The Post and Courier in Charleston, S.C., received a Pulitzer Prize for Public Service last week. The newspaper highlighted the plight of women in a series called, “Till Death Do Us Part.” South Carolina is among the deadliest places for a woman to live in these United States and the newspaper’s work put that fact front and center.
The Wall Street Journal won a Pulitzer for its investigative series that pulled back the curtains on Medicare. For the first time ever, readers were able to judge for themselves the motivations and practices of their healthcare providers.
Three reporters at the Daily Breeze in Torrance, Calif., took the top prize for Local Reporting after they wrote about the widespread corruption in a small local school district. From the Daily Breeze story announcing the award:
“It’s about having an institution, no matter how small it is, that will support you,” said Rob Kuznia, now a former Daily Breeze reporter and one of three singled out for the Local Reporting prize. He said the award represents what encouragement and support can do, even in the smallest of newsrooms. …

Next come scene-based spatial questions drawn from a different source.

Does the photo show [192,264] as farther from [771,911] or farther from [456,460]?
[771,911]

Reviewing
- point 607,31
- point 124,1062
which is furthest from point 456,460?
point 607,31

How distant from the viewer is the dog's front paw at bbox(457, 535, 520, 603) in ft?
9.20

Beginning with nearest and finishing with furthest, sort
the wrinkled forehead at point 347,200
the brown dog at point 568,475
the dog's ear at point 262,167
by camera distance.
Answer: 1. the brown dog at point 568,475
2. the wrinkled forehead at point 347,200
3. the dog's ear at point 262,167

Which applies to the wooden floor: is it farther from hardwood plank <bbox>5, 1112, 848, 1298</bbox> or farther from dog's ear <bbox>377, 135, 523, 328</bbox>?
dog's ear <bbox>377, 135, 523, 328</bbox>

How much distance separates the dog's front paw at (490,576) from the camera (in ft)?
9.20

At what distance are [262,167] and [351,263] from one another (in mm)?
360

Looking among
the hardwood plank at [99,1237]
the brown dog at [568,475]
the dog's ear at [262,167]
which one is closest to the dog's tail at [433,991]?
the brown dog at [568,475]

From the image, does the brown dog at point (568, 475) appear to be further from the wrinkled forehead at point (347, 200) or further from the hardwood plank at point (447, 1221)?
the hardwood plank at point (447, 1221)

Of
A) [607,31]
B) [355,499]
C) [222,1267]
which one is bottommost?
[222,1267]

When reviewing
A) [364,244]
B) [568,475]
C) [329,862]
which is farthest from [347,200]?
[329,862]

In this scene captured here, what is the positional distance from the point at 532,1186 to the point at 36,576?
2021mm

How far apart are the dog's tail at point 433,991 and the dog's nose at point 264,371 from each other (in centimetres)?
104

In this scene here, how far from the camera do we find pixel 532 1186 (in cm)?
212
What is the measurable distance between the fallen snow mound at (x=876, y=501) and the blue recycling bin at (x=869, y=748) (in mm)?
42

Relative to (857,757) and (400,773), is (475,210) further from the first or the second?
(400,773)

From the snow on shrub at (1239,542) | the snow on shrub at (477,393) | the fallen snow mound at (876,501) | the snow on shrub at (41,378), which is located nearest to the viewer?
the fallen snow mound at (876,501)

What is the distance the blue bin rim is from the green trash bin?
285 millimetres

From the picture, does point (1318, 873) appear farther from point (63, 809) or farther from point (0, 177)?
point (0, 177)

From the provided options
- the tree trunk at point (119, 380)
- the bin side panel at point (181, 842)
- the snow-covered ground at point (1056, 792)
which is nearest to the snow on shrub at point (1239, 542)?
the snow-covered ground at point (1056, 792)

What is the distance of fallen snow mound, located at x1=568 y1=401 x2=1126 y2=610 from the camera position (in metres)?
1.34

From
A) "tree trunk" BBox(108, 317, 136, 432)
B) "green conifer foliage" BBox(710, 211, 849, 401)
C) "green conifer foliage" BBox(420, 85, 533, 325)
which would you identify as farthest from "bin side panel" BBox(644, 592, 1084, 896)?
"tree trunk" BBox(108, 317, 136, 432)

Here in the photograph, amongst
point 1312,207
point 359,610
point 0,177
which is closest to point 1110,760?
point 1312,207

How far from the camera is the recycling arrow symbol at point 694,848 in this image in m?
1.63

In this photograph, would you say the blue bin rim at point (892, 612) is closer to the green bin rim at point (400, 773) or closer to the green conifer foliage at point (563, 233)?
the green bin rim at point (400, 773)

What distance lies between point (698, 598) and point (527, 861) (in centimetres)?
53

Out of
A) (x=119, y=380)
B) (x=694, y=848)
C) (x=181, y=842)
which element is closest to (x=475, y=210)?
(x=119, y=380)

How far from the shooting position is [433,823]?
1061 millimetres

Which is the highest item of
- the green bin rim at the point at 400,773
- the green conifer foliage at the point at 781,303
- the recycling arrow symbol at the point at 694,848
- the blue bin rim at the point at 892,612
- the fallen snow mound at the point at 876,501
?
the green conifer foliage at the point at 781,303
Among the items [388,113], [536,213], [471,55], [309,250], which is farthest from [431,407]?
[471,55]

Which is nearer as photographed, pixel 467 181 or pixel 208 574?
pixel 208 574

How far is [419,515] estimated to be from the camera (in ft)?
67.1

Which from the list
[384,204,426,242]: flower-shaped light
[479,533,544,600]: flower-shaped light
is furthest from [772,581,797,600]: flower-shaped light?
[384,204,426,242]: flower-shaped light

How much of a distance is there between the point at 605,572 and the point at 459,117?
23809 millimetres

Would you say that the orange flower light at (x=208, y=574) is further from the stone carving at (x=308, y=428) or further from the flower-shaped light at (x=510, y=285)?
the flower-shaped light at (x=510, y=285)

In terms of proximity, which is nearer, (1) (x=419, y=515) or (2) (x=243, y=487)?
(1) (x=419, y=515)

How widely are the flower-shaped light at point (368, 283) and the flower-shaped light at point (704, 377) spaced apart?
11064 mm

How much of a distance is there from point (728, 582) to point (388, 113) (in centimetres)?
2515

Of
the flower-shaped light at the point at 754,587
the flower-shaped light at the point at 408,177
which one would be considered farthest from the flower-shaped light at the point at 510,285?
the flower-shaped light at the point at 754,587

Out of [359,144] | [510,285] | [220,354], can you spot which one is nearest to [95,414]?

“It is a testament to the importance of good old-fashioned beat reporting,” he said. “I couldn’t have done that story without everyone here. We have a tiny staff on the one hand, but everybody had the presence of mind to know we had a really good story.”
In all, Pulitzer judges gave out 14 awards for truly exemplary journalism over the last year. You can see all the winning entries here. I recommend you do so. There are those who question the value of what we do, who say citizen journalists will replace us with their periodic coverage of local affairs or that big data will simply be gathered by some benevolent start-up and displayed in helpful charts and graphs for all to see.
Then there are the Pulitzer Prizes, the most prestigious awards in journalism. They stand as a tribute to the work we all do and an example to follow.